|Geoff Sims @ UNSW|
Monday, 7th January, 2013
There's a few last-minute improvements we'd like to make to PLATO, so this week at the South Pole is a good opportunity to get these things done. Fortunately, the MAPO building houses an exceptionally well equipped machine shop, and we are very fortunate that the Astrophysics machinist is there to help us.
A good machinist is worth their weight in gold, and Steele is no exception. Already he has made up some straight-through exhaust pipes for our engines, which will help keep the Engine Module cool. Admittedly the engines will be a bit loud without any kind of muffler, but three hours in a Hercules LC130 has in any case completely rescaled our calibration of "loud". Once we pack up and leave Ridge A at the end of next week, no-one will be around to complain about the noise.

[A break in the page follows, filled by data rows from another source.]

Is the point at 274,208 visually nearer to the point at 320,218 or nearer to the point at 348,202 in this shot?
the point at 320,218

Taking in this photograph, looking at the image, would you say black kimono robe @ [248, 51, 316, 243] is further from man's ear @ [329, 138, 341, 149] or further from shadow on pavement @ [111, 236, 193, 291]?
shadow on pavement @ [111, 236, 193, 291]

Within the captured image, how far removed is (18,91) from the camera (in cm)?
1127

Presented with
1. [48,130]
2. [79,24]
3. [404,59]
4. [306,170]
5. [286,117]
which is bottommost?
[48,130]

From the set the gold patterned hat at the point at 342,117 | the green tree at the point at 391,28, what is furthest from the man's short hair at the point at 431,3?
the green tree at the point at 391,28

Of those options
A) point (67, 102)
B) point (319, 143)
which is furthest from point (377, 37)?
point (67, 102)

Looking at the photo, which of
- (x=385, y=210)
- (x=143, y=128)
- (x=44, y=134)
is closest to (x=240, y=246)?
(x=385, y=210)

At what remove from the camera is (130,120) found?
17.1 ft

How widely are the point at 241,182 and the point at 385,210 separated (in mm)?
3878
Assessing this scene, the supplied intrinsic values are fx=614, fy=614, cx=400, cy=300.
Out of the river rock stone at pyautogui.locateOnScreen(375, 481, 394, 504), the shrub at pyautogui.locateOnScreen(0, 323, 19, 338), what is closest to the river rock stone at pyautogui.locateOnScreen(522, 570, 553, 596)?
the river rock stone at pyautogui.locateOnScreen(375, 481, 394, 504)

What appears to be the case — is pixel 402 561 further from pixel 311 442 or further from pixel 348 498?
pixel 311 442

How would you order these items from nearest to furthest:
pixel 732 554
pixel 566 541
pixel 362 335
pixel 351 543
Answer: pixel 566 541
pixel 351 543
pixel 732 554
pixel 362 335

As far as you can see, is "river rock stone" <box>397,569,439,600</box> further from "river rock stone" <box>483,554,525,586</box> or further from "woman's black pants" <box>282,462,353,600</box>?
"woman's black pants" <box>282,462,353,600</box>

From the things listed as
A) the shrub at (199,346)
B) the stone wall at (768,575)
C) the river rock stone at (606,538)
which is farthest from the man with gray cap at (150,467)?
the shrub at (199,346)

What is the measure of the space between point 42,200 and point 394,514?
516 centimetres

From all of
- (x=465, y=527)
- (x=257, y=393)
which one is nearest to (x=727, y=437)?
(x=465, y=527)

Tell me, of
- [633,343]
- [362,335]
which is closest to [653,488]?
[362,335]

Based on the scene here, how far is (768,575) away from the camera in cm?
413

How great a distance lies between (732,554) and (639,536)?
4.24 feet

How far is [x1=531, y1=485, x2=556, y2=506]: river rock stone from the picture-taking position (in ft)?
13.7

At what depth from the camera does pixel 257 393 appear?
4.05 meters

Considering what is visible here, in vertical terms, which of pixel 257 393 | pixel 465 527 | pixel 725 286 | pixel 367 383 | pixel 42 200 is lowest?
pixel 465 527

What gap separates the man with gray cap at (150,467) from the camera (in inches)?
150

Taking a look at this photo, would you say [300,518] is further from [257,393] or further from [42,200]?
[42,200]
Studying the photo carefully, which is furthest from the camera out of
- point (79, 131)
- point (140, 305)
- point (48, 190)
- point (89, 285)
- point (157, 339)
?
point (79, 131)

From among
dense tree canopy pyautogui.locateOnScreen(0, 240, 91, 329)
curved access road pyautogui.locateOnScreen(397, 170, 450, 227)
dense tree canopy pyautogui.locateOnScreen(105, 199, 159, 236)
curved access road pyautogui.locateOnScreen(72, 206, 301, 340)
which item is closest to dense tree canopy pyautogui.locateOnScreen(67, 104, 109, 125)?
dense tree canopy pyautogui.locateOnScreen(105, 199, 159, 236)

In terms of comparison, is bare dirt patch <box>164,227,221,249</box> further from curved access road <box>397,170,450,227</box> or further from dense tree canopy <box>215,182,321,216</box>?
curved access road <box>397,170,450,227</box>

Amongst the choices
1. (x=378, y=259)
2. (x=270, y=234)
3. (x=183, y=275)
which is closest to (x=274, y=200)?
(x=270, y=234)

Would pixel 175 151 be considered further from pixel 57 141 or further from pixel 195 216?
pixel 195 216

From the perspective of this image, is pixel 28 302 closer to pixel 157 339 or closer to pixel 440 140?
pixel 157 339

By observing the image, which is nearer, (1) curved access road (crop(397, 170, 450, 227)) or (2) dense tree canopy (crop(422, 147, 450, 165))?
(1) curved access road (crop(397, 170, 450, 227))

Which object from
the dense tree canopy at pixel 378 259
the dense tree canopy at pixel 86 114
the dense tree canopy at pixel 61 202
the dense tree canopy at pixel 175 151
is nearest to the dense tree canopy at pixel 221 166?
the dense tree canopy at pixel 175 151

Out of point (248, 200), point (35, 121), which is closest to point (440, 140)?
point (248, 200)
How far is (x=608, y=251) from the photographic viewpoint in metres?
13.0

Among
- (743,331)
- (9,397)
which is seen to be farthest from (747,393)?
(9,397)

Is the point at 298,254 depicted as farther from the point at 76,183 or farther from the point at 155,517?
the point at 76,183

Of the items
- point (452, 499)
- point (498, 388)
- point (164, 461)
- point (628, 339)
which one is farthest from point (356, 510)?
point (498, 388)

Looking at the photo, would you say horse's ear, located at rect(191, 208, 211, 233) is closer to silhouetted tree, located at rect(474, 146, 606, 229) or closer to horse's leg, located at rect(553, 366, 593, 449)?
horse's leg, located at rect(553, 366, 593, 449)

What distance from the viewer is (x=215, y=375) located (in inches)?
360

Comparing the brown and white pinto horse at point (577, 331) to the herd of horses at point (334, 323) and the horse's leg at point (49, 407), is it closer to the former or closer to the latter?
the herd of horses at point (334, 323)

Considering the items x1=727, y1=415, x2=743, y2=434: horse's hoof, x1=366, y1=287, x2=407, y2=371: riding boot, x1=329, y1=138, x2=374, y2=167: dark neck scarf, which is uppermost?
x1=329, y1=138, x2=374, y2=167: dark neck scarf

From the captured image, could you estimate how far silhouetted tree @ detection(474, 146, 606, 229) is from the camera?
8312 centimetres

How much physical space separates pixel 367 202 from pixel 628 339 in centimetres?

Steele has also helped modify our air-filter housings so that we can attach inlet-air heaters to the engines. So much of what we do with our equipment is concerned with managing the various temperatures. Paradoxically, the big challenge in Antarctica is not getting things warm enough, but having the ability to cool them when needed. Partly this is because you need to insulate things well to keep them warm when they're not doing anything, and then somehow remove that insulation when they start exercising hard, in the same way that an athlete sheds their tracksuit once on the field. The fact that the air pressure at Ridge A is only half that at sea level doesn't help when trying to cool things, either. In PLATO, what we do is to have everything wrapped up warmly to begin with (the two modules are constructed from 150 mm thick foam sandwich), then when needed turn on fans that suck cold, outside air into the modules. So far, it's worked very well, but we still need to do some work to better cool the engine module.